Johan Martínez

Personal information
- Full name: Johan Andrés Martínez Briones
- Date of birth: 10 May 2009 (age 16)
- Place of birth: Esmeraldas Province, Ecuador
- Height: 1.73 m (5 ft 8 in)
- Position: Winger

Team information
- Current team: Newcastle United FC

Youth career
- 0000–2027: Independiente del Valle
- 2027–: Newcastle United FC

International career^{‡}
- Years: Team / Apps / (Gls)
- 2026–: Ecuador U17 / 3 / (0)

= Johan Martínez =

Ecuadorian footballer (born 2007)

Johan Andrés Martínez Briones (born 10 May 2009) is an Ecuadorian professional footballer who plays as a winger for Newcastle United FC.

==Early life==
Martínez was born on 10 May 2009. Born in Esmeraldas Province, Ecuador, he is of Colombian descent through his parents.

==Club career==
As a youth player, Martínez joined the youth academy of Ecuadorian side Independiente del Valle, helping the club's under-17 team win the league title.
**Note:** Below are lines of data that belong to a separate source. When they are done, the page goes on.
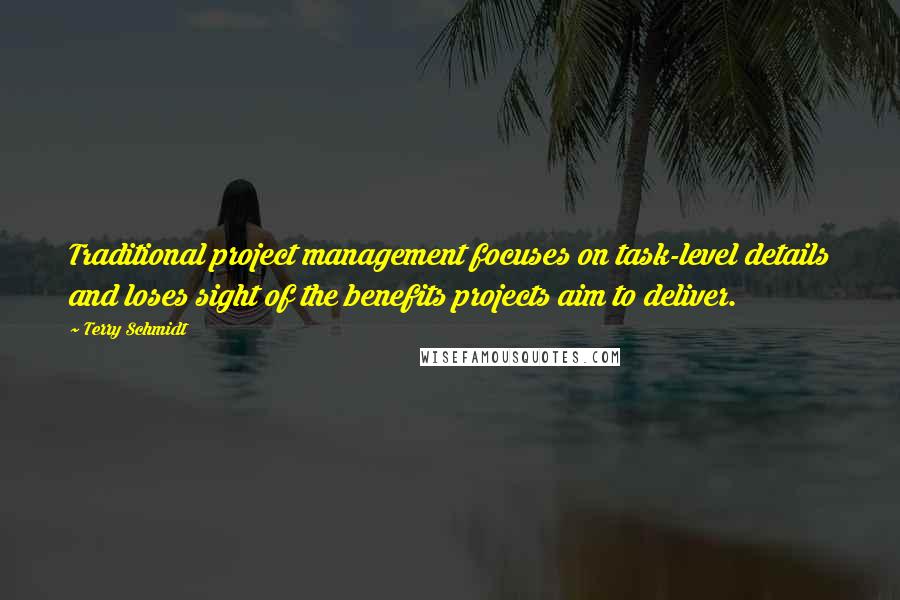 Terry Schmidt quotes: Traditional project management focuses on task-level details and loses sight of the benefits projects aim to deliver. Terry Schmidt quotes: Traditional project management focuses on task-level details and loses sight of the benefits projects aim to deliver.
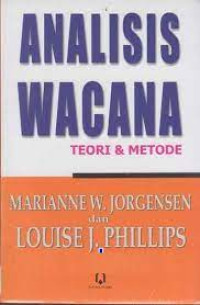 ANALISIS WACANA : Teori dan Metode.CET,5. TAHUN,2010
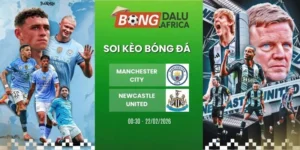 Soi Tỷ Lệ Kèo Nhà Cái Manchester City Vs Newcastle United – NHA, 22/02/2026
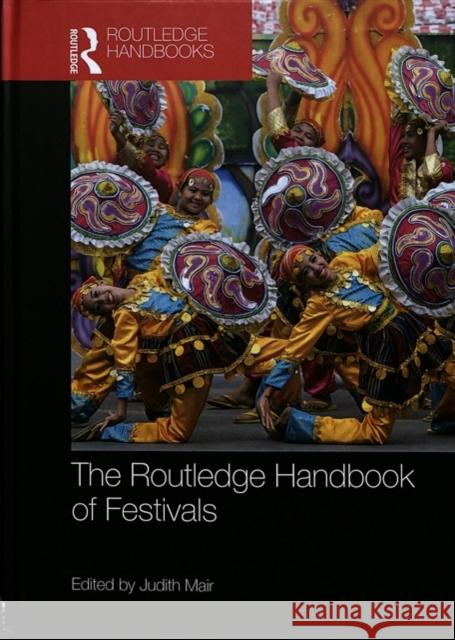 The Routledge Handbook of Festivals Judith Mair 9781138735811 Routledge - książka
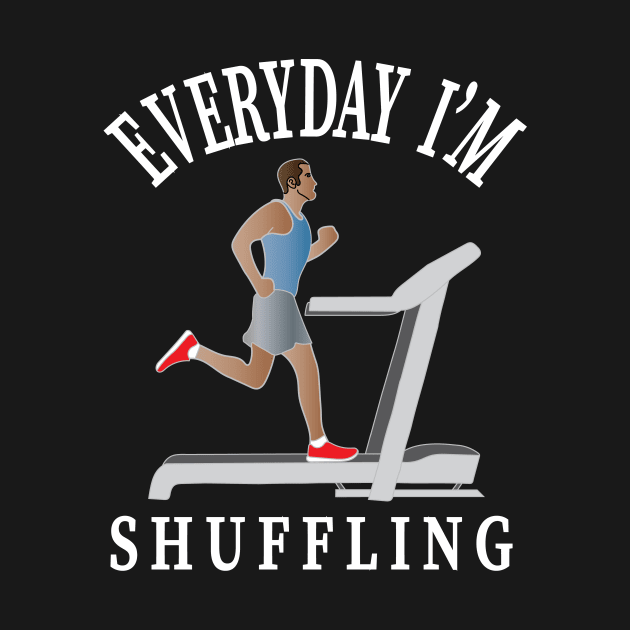 Workout Motivation | Everyday I'm shuffling by GymLife.MyLife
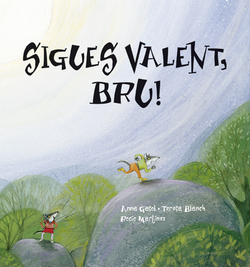 Sigues valent, Bru! (tapa dura)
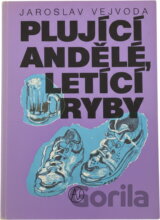 Plující andělé, letící ryby
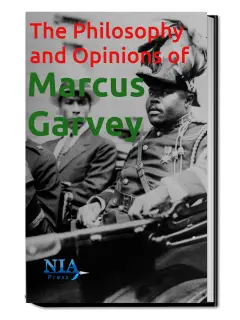 <p>The Philosophy and Opinions of Marcus Garvey</p><p>Ebook- NiaPress</p>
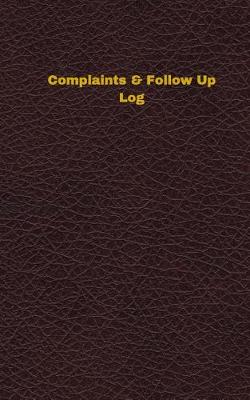 Book cover for Complaints & Follow Up Log (Logbook, Journal - 96 pages, 5 x 8 inches)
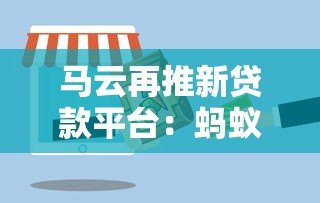 马云再推新贷款平台:蚂蚁速贷产品解析与申请指南 马云再推新贷款平台:蚂蚁速贷产品解析与申请指南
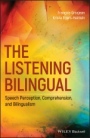 The Listening Bilingual: Speech Perception, Comprehension, and Bilingualism - ISBN 9781118835777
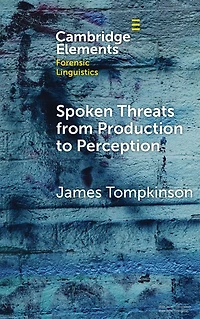 Spoken Threats from Production to Perception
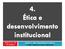 Aula n.º 17 / 18 18/10/2012. Módulo 5 - Ética e Deontologia no Desporto 4. Ética e desenvolvimento institucional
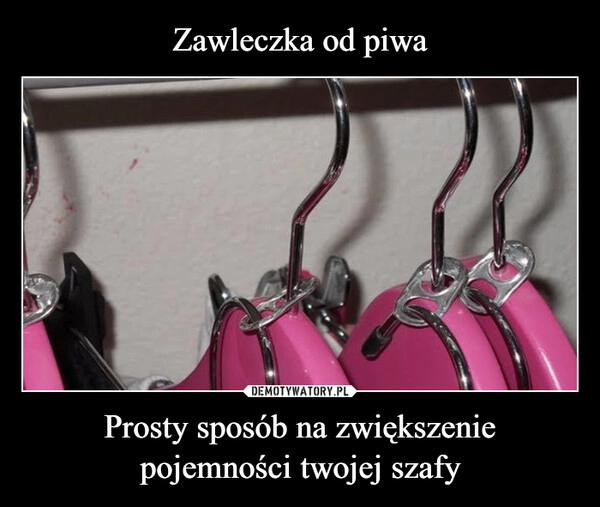 
    Zawleczka od piwa Prosty sposób na zwiększenie pojemności twojej szafy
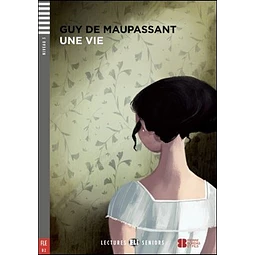 Une Vie Lectures Hub Seniors Niveau 4 b2 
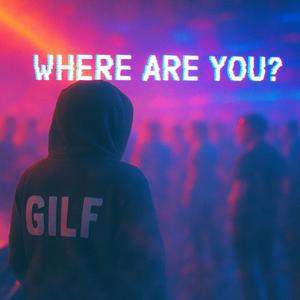 Where are you? (Original Version)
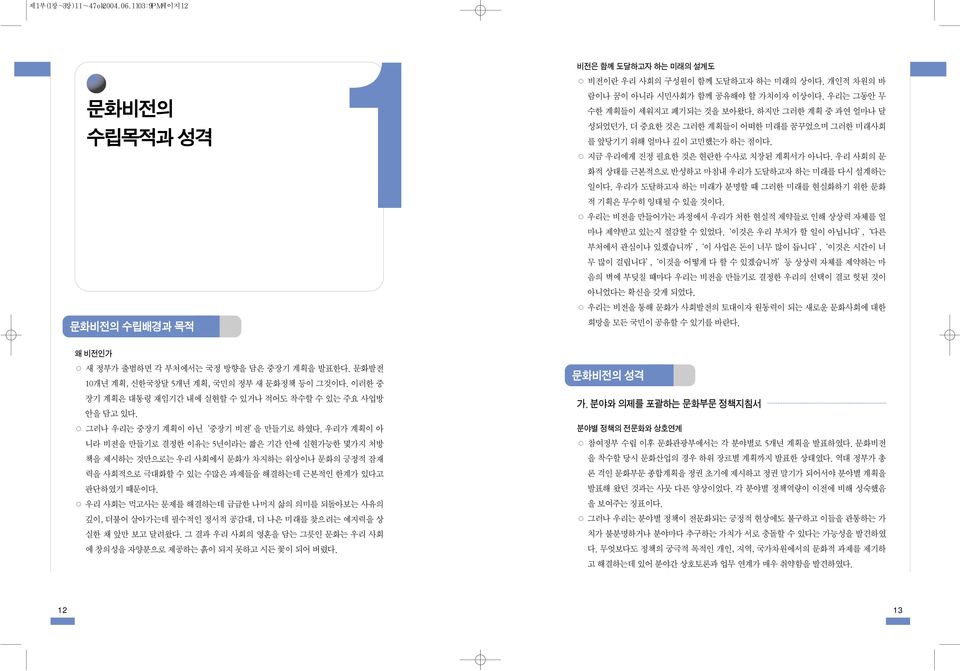 우리 사회의 문 화적 상태를 근본적으로 반성하고 마침내 우리가 도달하고자 하는 미래를 다시 설계하는 일이다. 우리가 도달하고자 하는 미래가 분명할 때 그러한 미래를 현실화하기 위한 문화 적 기획은 무수히 잉태될 수 있을 것이다. 우리는 비전을 만들어가는 과정에서 우리가 처한 현실적 제약들로 인해 상상력 자체를 얼 마나 제약받고 있는지 절감할 수 있었다.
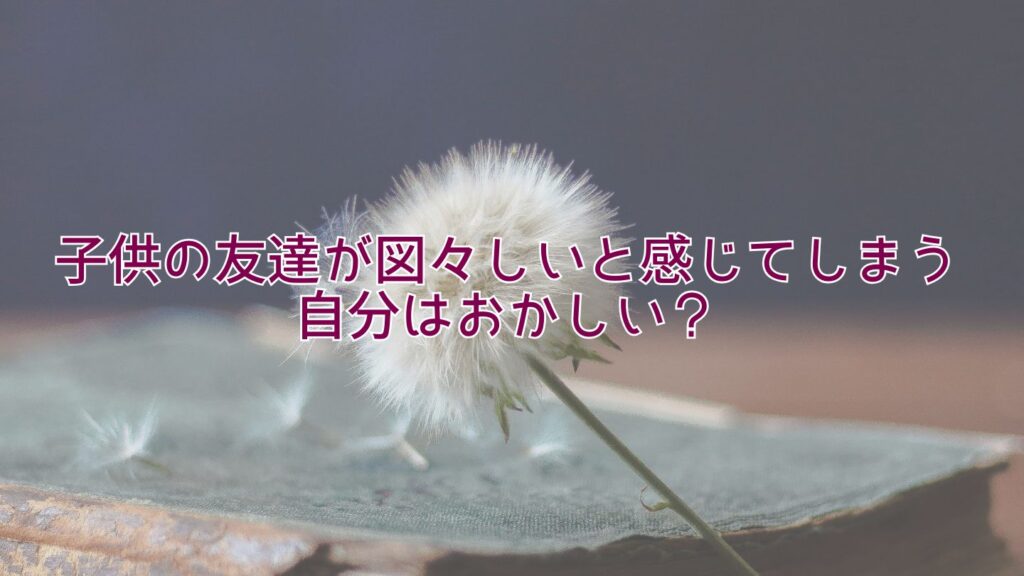 子供の友達が図々しいと感じてしまう自分はおかしい？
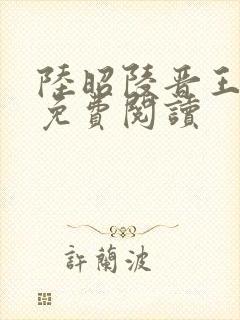 陆昭陵晋王全文免费阅读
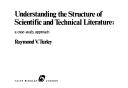 Understanding the structure of scientific and technical literature : a case-study approach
During the summer of 2027, he will join the youth academy of English Premier League side Newcastle United FC.

==International career==
Martínez is an Ecuador youth international. During the spring of 2026, he played for the Ecuador national under-17 football team at the 2026 South American U-17 Championship.

==Style of play==
Martínez plays as a winger. Ecuadorian news website wrote in 2026 that he is "known for his speed, dribbling skills, and ability to unbalance defenses in one-on-one situations . He is left-footed but comfortable using both feet".